▶ Problems to solve
a) Translate this sentence from the commentary on the Postal Service into Spanish: "Yet with all its privileges, the Postal Service is struggling, while UPS and FedEx flourish."
b) From the commentary on the Postal Service, write out the stretch from "Yet with all" through "office lacks: Competitors.".

The Internet Age may be wreaking havoc with the post office and its mail-delivery business, but what industry in America isn't going through the same wrenching experience? And not many institutions enjoy the benefits that federal law confers on the Postal Service: It pays no income or property taxes, it's exempt from vehicle licensing requirements and parking fines, and it has the power of eminent domain. Most significant of all, it has a legal monopoly on the delivery of mail: The federal Private Express statutes make it a crime for any private carrier to deliver letters. The only exception is for "extremely urgent" letters, and even those may be delivered by a private company only if it's willing to charge a much higher rate than the Postal Service would have charged.
They don't have a legally binding monopoly, unlike the US Postal Service. Yet they're thriving, while the post office is struggling to stave off bankruptcy.
Yet with all its privileges, the Postal Service is struggling, while UPS and FedEx flourish. Why? Because they have something invaluable that the post office lacks: Competitors.
"We have a business model that is failing," Postmaster General Patrick Donahoe said last week. It's true. But it was true long before e-mail came along. What is killing the post office is the lack of genuine, head-to-head competition that forces vendors to compete for customers by pushing quality up and holding prices down. Only in a government-sheltered monopoly like the Postal Service would labor costs remain as bloated as they have, year in and year out.
More than a decade into the 21st century, there is no reason why mail shouldn't be delivered by multiple enterprises, each one competing for market share and goodwill by providing consumers with a valued service. In nearly every other area, after all, Americans embrace competition. With competition comes accountability. And only when the Postal Service is accountable -- only when its customers are free to take their business elsewhere – will the endless round of excuses and losses and service reductions finally come to an end.

▶ Records provided
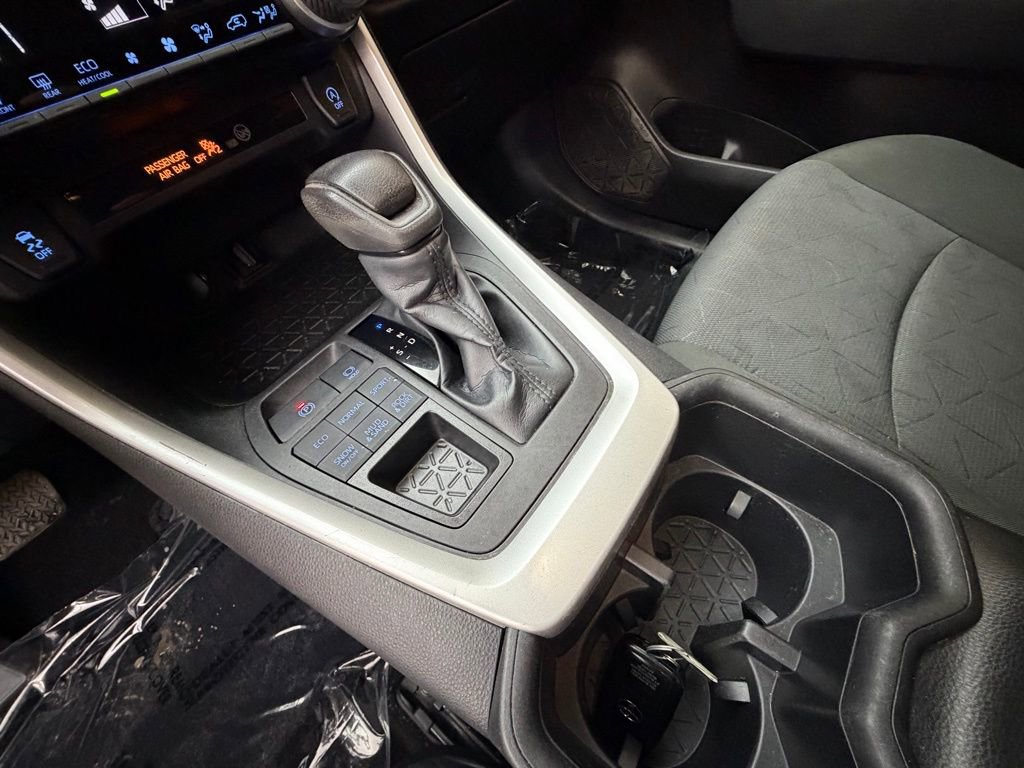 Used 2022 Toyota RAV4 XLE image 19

* * *

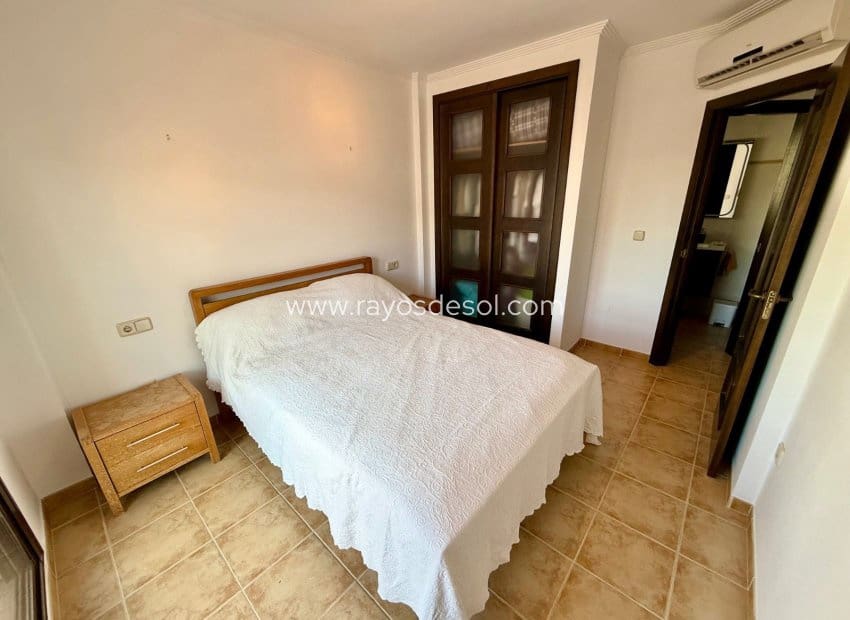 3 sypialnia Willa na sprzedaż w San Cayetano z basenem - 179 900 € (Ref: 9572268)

▶ Responses in order
a) Sin embargo, con todos sus privilegios, el Servicio Postal está en apuros, mientras que UPS y FedEx prosperan.

b)
Yet with all its privileges, the Postal Service is struggling, while UPS and FedEx flourish. Why? Because they have something invaluable that the post office lacks: Competitors.